Samira Sedira, comédienne et écrivain, nous offre avec ce (trop) bref roman (140 pages) une plongée au cœur d’une affaire qui défraya alors la chronique judiciaire hexagonale : l’affaire Flactif au Grand-Bornand. La romancière prend toutefois des distances  et des libertés avec le réel en modifiant le nom des lieux et des protagonistes, mais le lecteur un peu au courant des faits divers s’y retrouvera très bien.

J’ai trouvé assez artificiel le bousculement de la temporalité : Samira Sedira place son histoire en 2015, juste après les attentats (alors que les faits savoyards se sont déroulés en 2003), ce qui n’apporte rien d’intéressant au récit. Enfin, en choisissant de donner la voix à cette Anna, en brossant le tableau d’une compagne victime qui se retrouve seule avec ses filles et doit refaire sa vie, l’auteur modifie la réalité.

En effet, la compagne du tueur a été elle aussi condamnée à de la prison ferme, tout comme les amis complices. Ainsi, Samira Sedira modifie notre perception de cette affaire en changeant radicalement le dénouement et en déchargeant totalement les complices, ce qui est un parti pris discutable moralement.

Ce sont mes seules réserves sur ce texte que j’ai beaucoup aimé dans l’ensemble. L’auteur se glisse dans la peau de la femme du meurtrier, celle qui semble tenir le pire rôle puisqu’elle n’a rien vu venir, rien empêché et porte donc une culpabilité intarissable.

Le récit, majoritairement écrit à la deuxième personne, s’attache au parcours de Constant Guillot, ce « tu » qui a tué, ses espoirs déchus, ses ambitions avortées, mais aussi ses filles et ses parents aimants. Peu à peu se dessine tout l’objet de ce texte : tenter d’humaniser le monstre. Écho troublant avec ma lecture précédente (L’empreinte d’Alexandria Marzano-Lesnevitch), dans l’ombre du couloir de la mort…

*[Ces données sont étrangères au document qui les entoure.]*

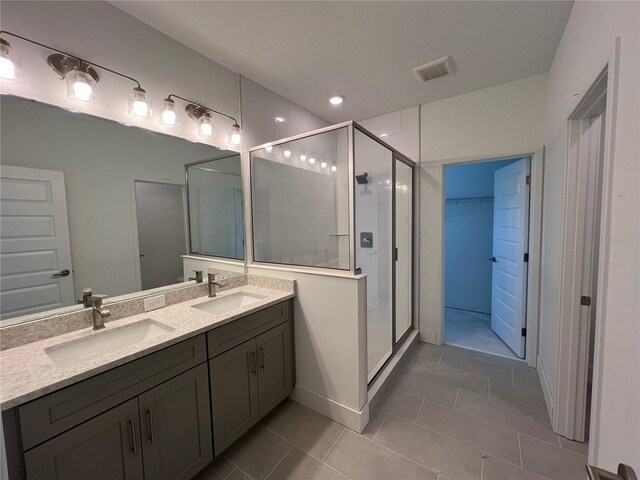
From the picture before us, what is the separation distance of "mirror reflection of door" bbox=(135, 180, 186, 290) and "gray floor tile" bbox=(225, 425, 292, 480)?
1165mm

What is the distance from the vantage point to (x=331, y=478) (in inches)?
58.6

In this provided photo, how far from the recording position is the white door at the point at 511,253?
8.55 ft

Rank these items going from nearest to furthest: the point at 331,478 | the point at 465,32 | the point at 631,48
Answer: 1. the point at 631,48
2. the point at 331,478
3. the point at 465,32

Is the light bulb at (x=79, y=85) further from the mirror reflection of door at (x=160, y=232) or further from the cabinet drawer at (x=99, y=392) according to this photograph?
the cabinet drawer at (x=99, y=392)

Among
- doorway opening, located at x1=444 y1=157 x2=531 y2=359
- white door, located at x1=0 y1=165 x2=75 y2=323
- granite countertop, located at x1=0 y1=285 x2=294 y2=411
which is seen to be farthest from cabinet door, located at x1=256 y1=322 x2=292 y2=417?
doorway opening, located at x1=444 y1=157 x2=531 y2=359

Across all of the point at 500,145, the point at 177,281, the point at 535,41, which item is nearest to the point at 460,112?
the point at 500,145

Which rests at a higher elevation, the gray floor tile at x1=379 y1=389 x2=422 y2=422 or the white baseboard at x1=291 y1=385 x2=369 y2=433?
the white baseboard at x1=291 y1=385 x2=369 y2=433

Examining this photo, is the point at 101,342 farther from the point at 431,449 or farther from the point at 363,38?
the point at 363,38

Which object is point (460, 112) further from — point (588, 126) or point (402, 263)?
point (402, 263)

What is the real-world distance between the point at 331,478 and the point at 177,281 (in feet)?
5.08

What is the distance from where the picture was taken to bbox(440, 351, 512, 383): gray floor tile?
7.98 ft

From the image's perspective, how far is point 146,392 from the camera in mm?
1203

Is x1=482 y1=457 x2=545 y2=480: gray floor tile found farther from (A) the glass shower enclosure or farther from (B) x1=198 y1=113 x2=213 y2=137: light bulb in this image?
(B) x1=198 y1=113 x2=213 y2=137: light bulb

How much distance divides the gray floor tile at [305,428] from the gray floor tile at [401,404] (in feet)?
1.40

J’ai aimé l’alternance des chapitres qui rendent compte des audiences lors du procès (qui jettent une lumière différente, pathétique, sur le meurtrier) pour revenir ensuite à rebours sur les mois qui ont précédé le massacre dans le chalet. On y comprend les rapports troubles qu’entretiennent le couple Constant et le couple Guillot, et ce mélange menaçant de jalousie, de rivalité, de honte et de frustration qui couvait et annonçait la tragédie à venir. Ajoutons à cela une sombre affaire de placements frauduleux et d’argent non rendu et nous avons là réunis tous les éléments du drame.

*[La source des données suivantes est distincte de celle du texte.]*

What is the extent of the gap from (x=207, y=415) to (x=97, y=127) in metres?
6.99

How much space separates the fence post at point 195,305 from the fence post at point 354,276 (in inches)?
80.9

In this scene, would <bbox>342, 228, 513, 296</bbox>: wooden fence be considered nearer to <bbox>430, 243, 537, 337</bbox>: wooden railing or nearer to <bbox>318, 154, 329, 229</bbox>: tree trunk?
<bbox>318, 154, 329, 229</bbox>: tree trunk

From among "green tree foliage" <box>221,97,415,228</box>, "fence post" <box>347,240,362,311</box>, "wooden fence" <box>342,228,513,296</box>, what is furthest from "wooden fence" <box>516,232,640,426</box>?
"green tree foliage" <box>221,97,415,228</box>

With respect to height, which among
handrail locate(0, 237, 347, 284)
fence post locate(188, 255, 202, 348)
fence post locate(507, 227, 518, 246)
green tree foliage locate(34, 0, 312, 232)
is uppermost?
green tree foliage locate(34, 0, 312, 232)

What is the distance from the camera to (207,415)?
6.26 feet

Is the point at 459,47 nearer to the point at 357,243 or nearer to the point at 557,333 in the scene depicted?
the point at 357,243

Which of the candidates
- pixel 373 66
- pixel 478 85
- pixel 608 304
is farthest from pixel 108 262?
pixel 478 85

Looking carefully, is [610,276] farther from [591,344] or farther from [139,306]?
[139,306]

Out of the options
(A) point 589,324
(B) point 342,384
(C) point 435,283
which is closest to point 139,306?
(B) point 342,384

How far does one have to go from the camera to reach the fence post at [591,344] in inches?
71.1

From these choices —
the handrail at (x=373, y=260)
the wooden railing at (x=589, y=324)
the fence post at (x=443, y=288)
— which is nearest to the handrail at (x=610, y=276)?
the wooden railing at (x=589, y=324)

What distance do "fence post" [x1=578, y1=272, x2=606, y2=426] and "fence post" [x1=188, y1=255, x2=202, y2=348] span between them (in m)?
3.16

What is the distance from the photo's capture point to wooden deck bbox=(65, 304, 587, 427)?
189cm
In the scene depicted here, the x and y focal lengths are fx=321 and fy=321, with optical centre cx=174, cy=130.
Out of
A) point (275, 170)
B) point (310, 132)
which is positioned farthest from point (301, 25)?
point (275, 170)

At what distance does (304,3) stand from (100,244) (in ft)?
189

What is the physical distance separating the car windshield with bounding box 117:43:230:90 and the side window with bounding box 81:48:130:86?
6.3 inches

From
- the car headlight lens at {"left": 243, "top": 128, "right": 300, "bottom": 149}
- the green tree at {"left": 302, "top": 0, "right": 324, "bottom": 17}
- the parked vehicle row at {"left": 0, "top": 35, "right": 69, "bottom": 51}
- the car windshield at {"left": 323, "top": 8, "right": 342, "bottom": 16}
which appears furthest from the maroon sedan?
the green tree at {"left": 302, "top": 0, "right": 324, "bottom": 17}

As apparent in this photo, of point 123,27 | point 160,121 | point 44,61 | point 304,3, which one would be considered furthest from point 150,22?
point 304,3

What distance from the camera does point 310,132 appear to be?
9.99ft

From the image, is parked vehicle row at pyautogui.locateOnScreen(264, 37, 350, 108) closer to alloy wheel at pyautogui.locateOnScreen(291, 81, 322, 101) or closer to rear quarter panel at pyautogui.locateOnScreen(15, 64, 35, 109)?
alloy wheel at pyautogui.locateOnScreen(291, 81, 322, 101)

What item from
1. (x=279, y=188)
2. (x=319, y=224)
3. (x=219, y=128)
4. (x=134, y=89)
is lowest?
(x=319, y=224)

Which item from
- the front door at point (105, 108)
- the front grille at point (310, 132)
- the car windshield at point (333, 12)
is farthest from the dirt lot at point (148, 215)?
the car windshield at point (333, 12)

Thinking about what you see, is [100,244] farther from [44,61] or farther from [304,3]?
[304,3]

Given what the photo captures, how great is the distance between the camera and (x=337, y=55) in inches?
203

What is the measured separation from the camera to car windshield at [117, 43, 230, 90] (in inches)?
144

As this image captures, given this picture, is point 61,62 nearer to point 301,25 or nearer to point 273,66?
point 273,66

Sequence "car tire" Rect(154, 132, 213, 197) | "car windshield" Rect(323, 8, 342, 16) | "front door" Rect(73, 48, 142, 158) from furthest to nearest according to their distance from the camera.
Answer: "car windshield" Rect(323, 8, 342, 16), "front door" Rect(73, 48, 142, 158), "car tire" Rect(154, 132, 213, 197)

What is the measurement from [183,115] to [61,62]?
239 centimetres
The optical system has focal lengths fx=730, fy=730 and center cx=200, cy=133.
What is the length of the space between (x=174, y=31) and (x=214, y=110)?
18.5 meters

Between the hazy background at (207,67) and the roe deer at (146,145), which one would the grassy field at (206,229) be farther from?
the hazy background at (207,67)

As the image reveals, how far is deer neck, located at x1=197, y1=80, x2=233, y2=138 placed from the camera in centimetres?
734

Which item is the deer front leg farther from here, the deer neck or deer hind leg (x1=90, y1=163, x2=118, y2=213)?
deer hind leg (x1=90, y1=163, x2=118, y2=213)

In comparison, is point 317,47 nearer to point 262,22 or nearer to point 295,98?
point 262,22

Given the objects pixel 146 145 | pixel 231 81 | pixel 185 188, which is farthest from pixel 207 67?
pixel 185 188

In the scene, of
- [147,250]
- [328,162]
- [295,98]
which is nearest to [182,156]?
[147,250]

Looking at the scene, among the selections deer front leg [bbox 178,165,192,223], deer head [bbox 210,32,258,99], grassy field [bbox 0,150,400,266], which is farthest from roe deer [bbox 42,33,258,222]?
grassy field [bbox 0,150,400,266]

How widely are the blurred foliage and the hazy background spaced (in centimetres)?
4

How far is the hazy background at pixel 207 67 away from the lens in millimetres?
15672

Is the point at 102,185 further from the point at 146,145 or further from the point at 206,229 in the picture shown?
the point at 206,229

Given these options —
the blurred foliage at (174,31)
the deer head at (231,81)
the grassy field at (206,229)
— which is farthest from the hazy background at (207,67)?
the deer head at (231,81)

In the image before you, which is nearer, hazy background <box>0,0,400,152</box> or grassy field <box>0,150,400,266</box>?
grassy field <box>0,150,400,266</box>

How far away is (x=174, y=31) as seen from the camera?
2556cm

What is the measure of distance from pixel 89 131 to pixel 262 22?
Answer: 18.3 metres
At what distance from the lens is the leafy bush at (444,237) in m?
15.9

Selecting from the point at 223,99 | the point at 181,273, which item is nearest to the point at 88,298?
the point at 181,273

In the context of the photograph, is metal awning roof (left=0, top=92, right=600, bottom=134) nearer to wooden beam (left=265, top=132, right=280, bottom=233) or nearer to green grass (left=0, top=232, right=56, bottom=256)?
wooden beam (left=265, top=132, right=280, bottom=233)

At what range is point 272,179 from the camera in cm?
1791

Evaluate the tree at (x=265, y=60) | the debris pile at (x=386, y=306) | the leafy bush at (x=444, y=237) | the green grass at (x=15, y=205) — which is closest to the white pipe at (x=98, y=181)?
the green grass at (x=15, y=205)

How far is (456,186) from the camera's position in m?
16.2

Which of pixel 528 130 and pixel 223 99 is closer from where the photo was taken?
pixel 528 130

Le compte-rendu de la tuerie m’a remis sous les yeux la scène de règlement de comptes familial qui se tient au début du film Léon. À cause des enfants. Je n’ai pas de mots pour décrire la scène qui suit l’incipit, quand le meurtrier raconte comment il a tué les 3 petits… Cela pourrait être un plaidoyer en faveur de la peine de mort. On reprend un peu d’air par la suite mais l’horreur de ce moment demeure dans l’esprit du lecteur, inexorablement.

Ce qui frappe finalement dans cette terrible histoire, c’est finalement « l’extraordinaire banalité du Mal » théorisé par Arendt : le meurtrier est décrit comme un homme normal que rien ne disposait à une telle explosion de sauvagerie. La frontière entre folie et normalité paraît si ténue… Dans un style sans chichis et efficace, à la frontière du poétique (surtout l’ouverture), Samira Sedira nous embarque dans cette affaire monstrueuse, rivière de souffrances infinies où il est bien ambitieux de faire scintiller la moindre parcelle d’humanité.

L’auteur y parvient grâce à cette voix de femme désespérée, qui a vécu avec un inconnu qu’elle pensait connaître et qui aura à vivre avec ce poids sur le cœur jusqu’à la fin de sa vie. Et qui devra plus que tout préserver leurs deux filles de l’horreur passée. Poignant.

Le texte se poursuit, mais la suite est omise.